TEXT:
──────────
[sic] Magazine

Ty Segall – Manipulator

A time-strapped reviewer could probably get away with copy-pasting his thoughts on Ty Segall’s all-over-the-place Twins LP instead of a new commission for Manipulator. The highly prolific Bay Area rocker has embraced many styles during his 8 solo LPs, not to mention his work as Fuzz, with the Ty Segall Band and other projects. You have 60s psyche, proto-punk shred, lo-fi garage – and Twins, like Manipulator, had elements of them all, but in upping his fidelities and drawing fully on that back-catalogue for the first time, Manipulator is also Segall’s most complete and accessible album to date. It’s also one of his best.

Of course with Segall you always get quantity and quality, and here you get no less 17 tracks that took a relatively whopping 14-months to write and record. Time well spent as the clean chops of first single “Feel” – one of many candidates – prove, a pacey cut that establishes a killer groove before ushering in the shred – a pattern Segall uses throughout. Never is this more evident than on “The Faker”, which gets down and dirty with QOTSA-brand boogie and grumbling bass, blasting boring riffasaurus like Royal Blood clean out of the water as Segall demands you “ask your bossman for a raise”.
──────────
WORK TO DO:
1. In the Manipulator review, retype the passage from "A time-strapped reviewer" up to and including "of his best.".
2. Answer from the Manipulator review:
(a) How many solo LPs has Ty Segall made?
(b) How many tracks does Manipulator contain?
(c) Which song was the album's first single?
──────────
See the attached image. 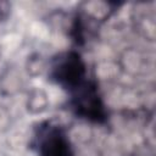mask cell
I'll return each instance as SVG.
<instances>
[{"mask_svg": "<svg viewBox=\"0 0 156 156\" xmlns=\"http://www.w3.org/2000/svg\"><path fill=\"white\" fill-rule=\"evenodd\" d=\"M39 152L41 156H71V147L66 135L55 127L45 128L39 135Z\"/></svg>", "mask_w": 156, "mask_h": 156, "instance_id": "obj_1", "label": "cell"}, {"mask_svg": "<svg viewBox=\"0 0 156 156\" xmlns=\"http://www.w3.org/2000/svg\"><path fill=\"white\" fill-rule=\"evenodd\" d=\"M84 76V66L76 54H69L62 58L55 67V78L58 83L73 88L79 85Z\"/></svg>", "mask_w": 156, "mask_h": 156, "instance_id": "obj_2", "label": "cell"}, {"mask_svg": "<svg viewBox=\"0 0 156 156\" xmlns=\"http://www.w3.org/2000/svg\"><path fill=\"white\" fill-rule=\"evenodd\" d=\"M84 88L77 96V111L87 118L99 119V117H102V106L100 105L99 98L93 88H88L87 85Z\"/></svg>", "mask_w": 156, "mask_h": 156, "instance_id": "obj_3", "label": "cell"}]
</instances>
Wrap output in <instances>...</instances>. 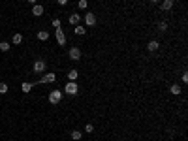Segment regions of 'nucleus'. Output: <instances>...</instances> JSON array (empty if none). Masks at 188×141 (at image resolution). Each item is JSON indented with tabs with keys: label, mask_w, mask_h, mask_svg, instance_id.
<instances>
[{
	"label": "nucleus",
	"mask_w": 188,
	"mask_h": 141,
	"mask_svg": "<svg viewBox=\"0 0 188 141\" xmlns=\"http://www.w3.org/2000/svg\"><path fill=\"white\" fill-rule=\"evenodd\" d=\"M8 49H10L8 41H2V43H0V51H8Z\"/></svg>",
	"instance_id": "obj_19"
},
{
	"label": "nucleus",
	"mask_w": 188,
	"mask_h": 141,
	"mask_svg": "<svg viewBox=\"0 0 188 141\" xmlns=\"http://www.w3.org/2000/svg\"><path fill=\"white\" fill-rule=\"evenodd\" d=\"M151 2H158V0H151Z\"/></svg>",
	"instance_id": "obj_28"
},
{
	"label": "nucleus",
	"mask_w": 188,
	"mask_h": 141,
	"mask_svg": "<svg viewBox=\"0 0 188 141\" xmlns=\"http://www.w3.org/2000/svg\"><path fill=\"white\" fill-rule=\"evenodd\" d=\"M158 47H160V43H158V41H154V40H152V41H149V43H147V49H149L151 53L158 51Z\"/></svg>",
	"instance_id": "obj_9"
},
{
	"label": "nucleus",
	"mask_w": 188,
	"mask_h": 141,
	"mask_svg": "<svg viewBox=\"0 0 188 141\" xmlns=\"http://www.w3.org/2000/svg\"><path fill=\"white\" fill-rule=\"evenodd\" d=\"M68 55H70V58H72V60H79V58H81V51H79L77 47H72V49L68 51Z\"/></svg>",
	"instance_id": "obj_5"
},
{
	"label": "nucleus",
	"mask_w": 188,
	"mask_h": 141,
	"mask_svg": "<svg viewBox=\"0 0 188 141\" xmlns=\"http://www.w3.org/2000/svg\"><path fill=\"white\" fill-rule=\"evenodd\" d=\"M183 83H188V73H183Z\"/></svg>",
	"instance_id": "obj_26"
},
{
	"label": "nucleus",
	"mask_w": 188,
	"mask_h": 141,
	"mask_svg": "<svg viewBox=\"0 0 188 141\" xmlns=\"http://www.w3.org/2000/svg\"><path fill=\"white\" fill-rule=\"evenodd\" d=\"M85 24H87V26H94V24H96V15L87 12V15H85Z\"/></svg>",
	"instance_id": "obj_3"
},
{
	"label": "nucleus",
	"mask_w": 188,
	"mask_h": 141,
	"mask_svg": "<svg viewBox=\"0 0 188 141\" xmlns=\"http://www.w3.org/2000/svg\"><path fill=\"white\" fill-rule=\"evenodd\" d=\"M77 90H79V85H77L75 81H70V83L64 87V92H66V94H70V96L77 94Z\"/></svg>",
	"instance_id": "obj_1"
},
{
	"label": "nucleus",
	"mask_w": 188,
	"mask_h": 141,
	"mask_svg": "<svg viewBox=\"0 0 188 141\" xmlns=\"http://www.w3.org/2000/svg\"><path fill=\"white\" fill-rule=\"evenodd\" d=\"M85 132H87V134L94 132V126H92V124H87V126H85Z\"/></svg>",
	"instance_id": "obj_22"
},
{
	"label": "nucleus",
	"mask_w": 188,
	"mask_h": 141,
	"mask_svg": "<svg viewBox=\"0 0 188 141\" xmlns=\"http://www.w3.org/2000/svg\"><path fill=\"white\" fill-rule=\"evenodd\" d=\"M32 87H34L32 83H26V81H24V83L21 85V90H23V92H30V90H32Z\"/></svg>",
	"instance_id": "obj_11"
},
{
	"label": "nucleus",
	"mask_w": 188,
	"mask_h": 141,
	"mask_svg": "<svg viewBox=\"0 0 188 141\" xmlns=\"http://www.w3.org/2000/svg\"><path fill=\"white\" fill-rule=\"evenodd\" d=\"M32 70H34V73L45 72V62L43 60H36V62H34V66H32Z\"/></svg>",
	"instance_id": "obj_4"
},
{
	"label": "nucleus",
	"mask_w": 188,
	"mask_h": 141,
	"mask_svg": "<svg viewBox=\"0 0 188 141\" xmlns=\"http://www.w3.org/2000/svg\"><path fill=\"white\" fill-rule=\"evenodd\" d=\"M60 98H62L60 90H51V92H49V102H51V104H58Z\"/></svg>",
	"instance_id": "obj_2"
},
{
	"label": "nucleus",
	"mask_w": 188,
	"mask_h": 141,
	"mask_svg": "<svg viewBox=\"0 0 188 141\" xmlns=\"http://www.w3.org/2000/svg\"><path fill=\"white\" fill-rule=\"evenodd\" d=\"M171 92H173V94H181V87L173 85V87H171Z\"/></svg>",
	"instance_id": "obj_20"
},
{
	"label": "nucleus",
	"mask_w": 188,
	"mask_h": 141,
	"mask_svg": "<svg viewBox=\"0 0 188 141\" xmlns=\"http://www.w3.org/2000/svg\"><path fill=\"white\" fill-rule=\"evenodd\" d=\"M85 32H87V30H85V26H75V34H77V36H83Z\"/></svg>",
	"instance_id": "obj_17"
},
{
	"label": "nucleus",
	"mask_w": 188,
	"mask_h": 141,
	"mask_svg": "<svg viewBox=\"0 0 188 141\" xmlns=\"http://www.w3.org/2000/svg\"><path fill=\"white\" fill-rule=\"evenodd\" d=\"M8 92V85L6 83H0V94H6Z\"/></svg>",
	"instance_id": "obj_18"
},
{
	"label": "nucleus",
	"mask_w": 188,
	"mask_h": 141,
	"mask_svg": "<svg viewBox=\"0 0 188 141\" xmlns=\"http://www.w3.org/2000/svg\"><path fill=\"white\" fill-rule=\"evenodd\" d=\"M171 8H173V0H164V2H162V9H164V12H169Z\"/></svg>",
	"instance_id": "obj_10"
},
{
	"label": "nucleus",
	"mask_w": 188,
	"mask_h": 141,
	"mask_svg": "<svg viewBox=\"0 0 188 141\" xmlns=\"http://www.w3.org/2000/svg\"><path fill=\"white\" fill-rule=\"evenodd\" d=\"M53 26H55V28H60V21H58V19H53Z\"/></svg>",
	"instance_id": "obj_24"
},
{
	"label": "nucleus",
	"mask_w": 188,
	"mask_h": 141,
	"mask_svg": "<svg viewBox=\"0 0 188 141\" xmlns=\"http://www.w3.org/2000/svg\"><path fill=\"white\" fill-rule=\"evenodd\" d=\"M28 4H36V0H26Z\"/></svg>",
	"instance_id": "obj_27"
},
{
	"label": "nucleus",
	"mask_w": 188,
	"mask_h": 141,
	"mask_svg": "<svg viewBox=\"0 0 188 141\" xmlns=\"http://www.w3.org/2000/svg\"><path fill=\"white\" fill-rule=\"evenodd\" d=\"M79 21H81V15H79V13H72V15L68 17V23H70V24H77Z\"/></svg>",
	"instance_id": "obj_8"
},
{
	"label": "nucleus",
	"mask_w": 188,
	"mask_h": 141,
	"mask_svg": "<svg viewBox=\"0 0 188 141\" xmlns=\"http://www.w3.org/2000/svg\"><path fill=\"white\" fill-rule=\"evenodd\" d=\"M49 38V32H45V30H40L38 32V40H41V41H45Z\"/></svg>",
	"instance_id": "obj_15"
},
{
	"label": "nucleus",
	"mask_w": 188,
	"mask_h": 141,
	"mask_svg": "<svg viewBox=\"0 0 188 141\" xmlns=\"http://www.w3.org/2000/svg\"><path fill=\"white\" fill-rule=\"evenodd\" d=\"M55 79H56V75H55V73H45V75L41 77V81H40V83H53Z\"/></svg>",
	"instance_id": "obj_7"
},
{
	"label": "nucleus",
	"mask_w": 188,
	"mask_h": 141,
	"mask_svg": "<svg viewBox=\"0 0 188 141\" xmlns=\"http://www.w3.org/2000/svg\"><path fill=\"white\" fill-rule=\"evenodd\" d=\"M81 136H83V134H81L79 130H72V139H73V141H79Z\"/></svg>",
	"instance_id": "obj_16"
},
{
	"label": "nucleus",
	"mask_w": 188,
	"mask_h": 141,
	"mask_svg": "<svg viewBox=\"0 0 188 141\" xmlns=\"http://www.w3.org/2000/svg\"><path fill=\"white\" fill-rule=\"evenodd\" d=\"M56 30V41H58V45H64L66 43V38H64V32H62V28H55Z\"/></svg>",
	"instance_id": "obj_6"
},
{
	"label": "nucleus",
	"mask_w": 188,
	"mask_h": 141,
	"mask_svg": "<svg viewBox=\"0 0 188 141\" xmlns=\"http://www.w3.org/2000/svg\"><path fill=\"white\" fill-rule=\"evenodd\" d=\"M56 2H58L60 6H66V4H68V0H56Z\"/></svg>",
	"instance_id": "obj_25"
},
{
	"label": "nucleus",
	"mask_w": 188,
	"mask_h": 141,
	"mask_svg": "<svg viewBox=\"0 0 188 141\" xmlns=\"http://www.w3.org/2000/svg\"><path fill=\"white\" fill-rule=\"evenodd\" d=\"M32 13H34V15H36V17H40L41 15V13H43V8H41V6H34V8H32Z\"/></svg>",
	"instance_id": "obj_14"
},
{
	"label": "nucleus",
	"mask_w": 188,
	"mask_h": 141,
	"mask_svg": "<svg viewBox=\"0 0 188 141\" xmlns=\"http://www.w3.org/2000/svg\"><path fill=\"white\" fill-rule=\"evenodd\" d=\"M12 43L13 45H21L23 43V36H21V34H15V36L12 38Z\"/></svg>",
	"instance_id": "obj_12"
},
{
	"label": "nucleus",
	"mask_w": 188,
	"mask_h": 141,
	"mask_svg": "<svg viewBox=\"0 0 188 141\" xmlns=\"http://www.w3.org/2000/svg\"><path fill=\"white\" fill-rule=\"evenodd\" d=\"M158 28H160V32H164L166 28H168V23H164V21H162V23L158 24Z\"/></svg>",
	"instance_id": "obj_21"
},
{
	"label": "nucleus",
	"mask_w": 188,
	"mask_h": 141,
	"mask_svg": "<svg viewBox=\"0 0 188 141\" xmlns=\"http://www.w3.org/2000/svg\"><path fill=\"white\" fill-rule=\"evenodd\" d=\"M77 75H79V72H77V70H70V72H68V79H70V81H75Z\"/></svg>",
	"instance_id": "obj_13"
},
{
	"label": "nucleus",
	"mask_w": 188,
	"mask_h": 141,
	"mask_svg": "<svg viewBox=\"0 0 188 141\" xmlns=\"http://www.w3.org/2000/svg\"><path fill=\"white\" fill-rule=\"evenodd\" d=\"M77 6H79L81 9H85V8H87V0H79V4H77Z\"/></svg>",
	"instance_id": "obj_23"
}]
</instances>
──────────
TASK-BY-TASK RESULTS:
1.
A time-strapped reviewer could probably get away with copy-pasting his thoughts on Ty Segall’s all-over-the-place Twins LP instead of a new commission for Manipulator. The highly prolific Bay Area rocker has embraced many styles during his 8 solo LPs, not to mention his work as Fuzz, with the Ty Segall Band and other projects. You have 60s psyche, proto-punk shred, lo-fi garage – and Twins, like Manipulator, had elements of them all, but in upping his fidelities and drawing fully on that back-catalogue for the first time, Manipulator is also Segall’s most complete and accessible album to date. It’s also one of his best.

2.
(a) 8
(b) 17
(c) "Feel"